La principale fonte di ispirazione per il romanzo venne a Lovecraft dalla Storia di Arthur Gordon Pym di Edgar Allan Poe[1].

Il romanzo fu scritto nel 1931 ma pubblicato, dopo molti rifiuti, solo nel 1936 e in forma rimaneggiata. L'insuccesso dell'opera amareggiò profondamente Lovecraft, al punto da fargli considerare di concludere la sua carriera di scrittore, come scrisse nel 1936 a E. Hoffmann Price.[senza fonte]

Sedici esploratori sono in viaggio per il Polo Sud, e a destinazione, dopo varie scoperte interessanti di carattere geologico-scientifico, ne fanno una incredibile, e di tutt'altra natura: una caverna che contiene diversi esseri mostruosi, congelati da milioni di anni, molti dei quali in uno stato di conservazione praticamente perfetto. Da un'analisi di uno di questi esseri viene ipotizzato che siano creature anfibie. La caverna si trova alle pendici di una gigantesca catena montuosa, probabilmente la più alta esistente sulla Terra, ammantata da un'atmosfera irreale e in grado di provocare visioni (le montagne della follia del titolo).

I cani che accompagnano gli esploratori abbaiano selvaggiamente contro i resti di questi esseri ibernati, con una tale furia da far intuire che se li potessero azzannare li distruggerebbero all'istante. Per evitare che i cani lo facciano, l'equipaggio costruisce un recinto lontano dal campo base dove poter contenere i cani.

 
Uno degli Antichi, illustrazione di Tom Ardans.

Viene dato un nome a questi esseri mostruosi, "Antichi" (da non confondersi con i Grandi Antichi), visto che, ad un'analisi superficiale, devono essere vissuti sulla Terra alcuni milioni di anni fa.
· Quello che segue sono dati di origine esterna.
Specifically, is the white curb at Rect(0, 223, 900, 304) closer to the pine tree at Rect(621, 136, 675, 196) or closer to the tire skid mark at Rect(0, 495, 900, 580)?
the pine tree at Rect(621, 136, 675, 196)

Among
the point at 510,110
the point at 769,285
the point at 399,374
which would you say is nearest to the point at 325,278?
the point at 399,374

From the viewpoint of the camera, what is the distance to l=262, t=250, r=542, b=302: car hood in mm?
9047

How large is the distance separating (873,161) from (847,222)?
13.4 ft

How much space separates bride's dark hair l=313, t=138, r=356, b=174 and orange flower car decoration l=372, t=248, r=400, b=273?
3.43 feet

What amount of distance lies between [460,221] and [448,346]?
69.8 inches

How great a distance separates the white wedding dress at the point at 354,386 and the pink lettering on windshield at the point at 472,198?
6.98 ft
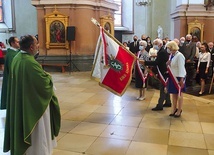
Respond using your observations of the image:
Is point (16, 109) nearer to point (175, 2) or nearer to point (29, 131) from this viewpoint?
point (29, 131)

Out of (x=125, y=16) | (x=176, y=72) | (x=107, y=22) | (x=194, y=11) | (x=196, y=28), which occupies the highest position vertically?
(x=125, y=16)

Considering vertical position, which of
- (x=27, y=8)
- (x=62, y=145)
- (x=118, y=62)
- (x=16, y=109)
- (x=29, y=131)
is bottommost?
(x=62, y=145)

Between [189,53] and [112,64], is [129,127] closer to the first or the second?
[112,64]

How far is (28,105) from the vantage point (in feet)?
9.87

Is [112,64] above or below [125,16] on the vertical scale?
below

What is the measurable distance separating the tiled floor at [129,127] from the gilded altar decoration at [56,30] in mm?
5780

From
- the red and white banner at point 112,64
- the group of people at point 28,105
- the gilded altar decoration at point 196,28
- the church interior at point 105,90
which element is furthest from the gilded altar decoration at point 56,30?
the group of people at point 28,105

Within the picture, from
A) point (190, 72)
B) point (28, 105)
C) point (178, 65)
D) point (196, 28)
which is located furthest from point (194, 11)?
point (28, 105)

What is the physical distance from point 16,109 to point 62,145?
54.5 inches

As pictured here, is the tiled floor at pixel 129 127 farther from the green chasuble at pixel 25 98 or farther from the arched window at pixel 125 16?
the arched window at pixel 125 16

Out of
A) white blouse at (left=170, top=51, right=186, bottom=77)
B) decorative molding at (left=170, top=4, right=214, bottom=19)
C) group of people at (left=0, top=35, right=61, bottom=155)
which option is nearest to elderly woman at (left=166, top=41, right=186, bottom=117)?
white blouse at (left=170, top=51, right=186, bottom=77)

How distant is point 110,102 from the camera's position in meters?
6.94

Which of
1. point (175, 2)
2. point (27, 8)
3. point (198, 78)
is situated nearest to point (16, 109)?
point (198, 78)

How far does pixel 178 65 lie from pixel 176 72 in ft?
0.49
Il gruppo del professor Lake, autore della scoperta, interrompe le comunicazioni con il campo base il giorno dopo il ritrovamento, ed il narratore e altri esploratori decidono di controllare cosa sia successo. Arrivati al campo di Lake tramite l'ultimo aereo rimasto, trovano solo cadaveri di uomini e cani orribilmente dissezionati: l'ipotesi che formulano e il narratore e il giovane Danforth è che Gedney, l'unico membro mancante nella carneficina, sia impazzito e abbia perpetrato le uccisioni. Vicino al campo, il narratore e Danforth scoprono sei esemplari delle creature scoperte da Lake in pessimo stato sotterrati sotto dei tumuli di neve a forma di stella, mentre tutti gli altri esemplari rinvenuti sono spariti.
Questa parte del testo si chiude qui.